Accordingly, due to errors such as the aforementioned cyclic and non-cyclic errors, the observable interference phase typically includes contributions in addition to Φ. Thus, the observable phase is more accurately expressed as{tilde over (Φ)}=Φ+ψ+ζ,  (3)where ψ and ζ are the contributions due to the cyclic and non-cyclic errors, respectively. The effect of contributions to the observable phase due to cyclic and non-cyclic errors can be reduced by quantifying these errors in each interferometer and correcting subsequent measurements with this data. Different techniques for quantifying cyclic errors are described in commonly owned U.S. Pat. Nos. 6,252,668, 6,246,481, 6,137,574, and U.S. patent application Ser. No. 10/287,898 entitled “INTERFEROMETRIC CYCLIC ERROR COMPENSATION” filed Nov. 5, 2002 by Henry A. Hill, the entire contents each of which are incorporated herein by reference. In order to compensate for these contributions, cyclic error compensating systems and methods can be used to determine a cyclic error function characterizing the cyclic en-or contribution to the observed phase. Examples of apparatus and details of methods that can be used to characterize non-cyclic errors in interferometers and interferometer components are described in U.S. patent application Ser. No. 10/366,587 entitled “CHARACTERIZATION AND COMPENSATION OF NON-CYCLIC ERRORS IN INTERFEROMETRY SYSTEMS,” to Henry A. Hill, filed on Feb. 12, 2003, the entire contents of which are incorporated herein by reference.

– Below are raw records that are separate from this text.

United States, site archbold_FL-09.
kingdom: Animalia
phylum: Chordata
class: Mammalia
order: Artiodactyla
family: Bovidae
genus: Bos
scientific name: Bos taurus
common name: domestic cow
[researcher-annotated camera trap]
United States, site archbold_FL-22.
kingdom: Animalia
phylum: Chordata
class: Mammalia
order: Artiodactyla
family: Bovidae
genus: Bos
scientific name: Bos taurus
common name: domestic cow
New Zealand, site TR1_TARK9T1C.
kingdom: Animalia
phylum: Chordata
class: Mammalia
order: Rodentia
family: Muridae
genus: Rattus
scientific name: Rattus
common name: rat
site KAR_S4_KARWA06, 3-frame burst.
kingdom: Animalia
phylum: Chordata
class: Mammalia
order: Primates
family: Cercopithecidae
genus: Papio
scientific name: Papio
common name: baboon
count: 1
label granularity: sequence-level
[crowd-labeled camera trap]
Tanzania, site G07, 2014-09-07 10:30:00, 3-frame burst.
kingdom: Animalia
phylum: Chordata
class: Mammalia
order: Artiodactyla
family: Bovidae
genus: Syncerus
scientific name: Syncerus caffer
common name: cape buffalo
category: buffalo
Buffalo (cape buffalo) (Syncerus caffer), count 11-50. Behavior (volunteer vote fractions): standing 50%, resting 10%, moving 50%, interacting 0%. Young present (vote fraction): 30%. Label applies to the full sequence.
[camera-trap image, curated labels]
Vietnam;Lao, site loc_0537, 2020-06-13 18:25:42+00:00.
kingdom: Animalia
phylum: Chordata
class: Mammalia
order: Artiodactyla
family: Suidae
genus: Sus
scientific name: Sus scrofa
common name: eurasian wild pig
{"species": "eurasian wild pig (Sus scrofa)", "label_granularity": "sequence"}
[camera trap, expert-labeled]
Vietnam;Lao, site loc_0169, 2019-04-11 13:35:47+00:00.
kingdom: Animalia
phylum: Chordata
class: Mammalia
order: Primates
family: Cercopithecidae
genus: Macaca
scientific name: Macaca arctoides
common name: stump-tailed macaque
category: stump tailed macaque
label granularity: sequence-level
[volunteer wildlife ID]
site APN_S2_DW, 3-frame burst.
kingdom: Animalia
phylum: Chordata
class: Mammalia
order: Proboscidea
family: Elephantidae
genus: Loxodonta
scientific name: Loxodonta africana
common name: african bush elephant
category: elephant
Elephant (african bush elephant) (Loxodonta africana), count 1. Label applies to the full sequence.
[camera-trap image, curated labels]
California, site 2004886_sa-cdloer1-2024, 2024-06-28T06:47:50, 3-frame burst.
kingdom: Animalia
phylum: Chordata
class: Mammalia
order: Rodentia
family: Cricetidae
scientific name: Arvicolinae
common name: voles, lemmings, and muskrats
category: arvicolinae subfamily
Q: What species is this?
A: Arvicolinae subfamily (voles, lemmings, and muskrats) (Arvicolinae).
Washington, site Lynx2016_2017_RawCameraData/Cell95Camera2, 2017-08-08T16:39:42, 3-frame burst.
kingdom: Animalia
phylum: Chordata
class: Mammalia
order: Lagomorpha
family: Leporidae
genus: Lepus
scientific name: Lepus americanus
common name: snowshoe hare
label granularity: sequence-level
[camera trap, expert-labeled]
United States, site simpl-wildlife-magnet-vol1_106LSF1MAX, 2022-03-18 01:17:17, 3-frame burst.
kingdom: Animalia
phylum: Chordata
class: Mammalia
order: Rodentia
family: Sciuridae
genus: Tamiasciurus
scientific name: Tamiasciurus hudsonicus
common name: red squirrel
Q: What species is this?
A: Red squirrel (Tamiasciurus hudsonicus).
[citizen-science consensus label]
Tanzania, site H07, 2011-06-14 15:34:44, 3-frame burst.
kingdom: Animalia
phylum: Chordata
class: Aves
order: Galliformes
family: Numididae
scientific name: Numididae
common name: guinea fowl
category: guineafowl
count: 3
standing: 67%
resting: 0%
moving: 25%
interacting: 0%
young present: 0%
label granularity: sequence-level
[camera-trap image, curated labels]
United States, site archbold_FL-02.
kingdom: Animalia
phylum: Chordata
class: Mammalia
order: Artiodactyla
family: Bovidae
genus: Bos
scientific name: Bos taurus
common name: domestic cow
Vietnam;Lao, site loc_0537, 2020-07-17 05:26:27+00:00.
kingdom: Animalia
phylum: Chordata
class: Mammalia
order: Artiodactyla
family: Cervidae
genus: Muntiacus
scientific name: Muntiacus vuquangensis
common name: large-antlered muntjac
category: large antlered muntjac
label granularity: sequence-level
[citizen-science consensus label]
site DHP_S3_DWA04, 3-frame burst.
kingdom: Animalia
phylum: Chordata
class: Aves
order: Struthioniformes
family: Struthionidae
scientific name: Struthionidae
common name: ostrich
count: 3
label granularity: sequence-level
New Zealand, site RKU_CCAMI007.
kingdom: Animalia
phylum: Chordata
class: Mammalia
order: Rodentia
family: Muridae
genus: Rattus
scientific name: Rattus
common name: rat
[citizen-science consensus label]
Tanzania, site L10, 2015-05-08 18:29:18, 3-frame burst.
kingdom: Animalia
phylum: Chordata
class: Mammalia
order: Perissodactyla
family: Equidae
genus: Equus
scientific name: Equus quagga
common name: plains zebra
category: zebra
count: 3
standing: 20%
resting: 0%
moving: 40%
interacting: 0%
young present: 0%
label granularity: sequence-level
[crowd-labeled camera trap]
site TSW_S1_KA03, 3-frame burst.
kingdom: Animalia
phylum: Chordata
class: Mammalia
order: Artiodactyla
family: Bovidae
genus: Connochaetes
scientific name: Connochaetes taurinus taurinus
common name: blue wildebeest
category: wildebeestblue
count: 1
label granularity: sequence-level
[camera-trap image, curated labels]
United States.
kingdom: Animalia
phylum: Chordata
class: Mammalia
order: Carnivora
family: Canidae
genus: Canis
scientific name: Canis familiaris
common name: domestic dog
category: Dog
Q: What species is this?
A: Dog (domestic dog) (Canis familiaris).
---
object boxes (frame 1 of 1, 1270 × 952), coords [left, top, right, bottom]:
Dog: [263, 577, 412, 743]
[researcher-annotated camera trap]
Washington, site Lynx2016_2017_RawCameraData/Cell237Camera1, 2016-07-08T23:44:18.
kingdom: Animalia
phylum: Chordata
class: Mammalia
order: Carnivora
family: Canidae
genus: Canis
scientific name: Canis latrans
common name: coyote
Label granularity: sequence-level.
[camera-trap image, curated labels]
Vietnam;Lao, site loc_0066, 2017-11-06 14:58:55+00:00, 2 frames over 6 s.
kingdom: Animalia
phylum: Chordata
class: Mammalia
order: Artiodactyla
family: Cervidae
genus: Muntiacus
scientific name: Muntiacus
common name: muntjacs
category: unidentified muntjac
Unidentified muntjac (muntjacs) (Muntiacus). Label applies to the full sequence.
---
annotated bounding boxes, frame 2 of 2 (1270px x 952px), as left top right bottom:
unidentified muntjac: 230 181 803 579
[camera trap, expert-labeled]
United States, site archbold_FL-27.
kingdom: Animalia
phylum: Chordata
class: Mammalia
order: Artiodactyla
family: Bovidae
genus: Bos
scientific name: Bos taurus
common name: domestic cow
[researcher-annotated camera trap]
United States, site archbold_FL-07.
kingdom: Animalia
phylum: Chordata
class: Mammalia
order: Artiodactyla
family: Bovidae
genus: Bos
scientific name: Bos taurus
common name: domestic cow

Assuming any contributions due to cyclic and/or non-cyclic errors are small or otherwise compensated, according to Eq. (2), the observable phase measured by a displacement measuring interferometer should be equal to 2pkL(1−θ2). This relationship assumes that the optical path difference between the measurement and reference beam is equal to 2pL(1−θ2) and allows one to readily determine L, a displacement of the measurement object from the interferometer, from the measured phase, provided the orientation of the measurement object is known.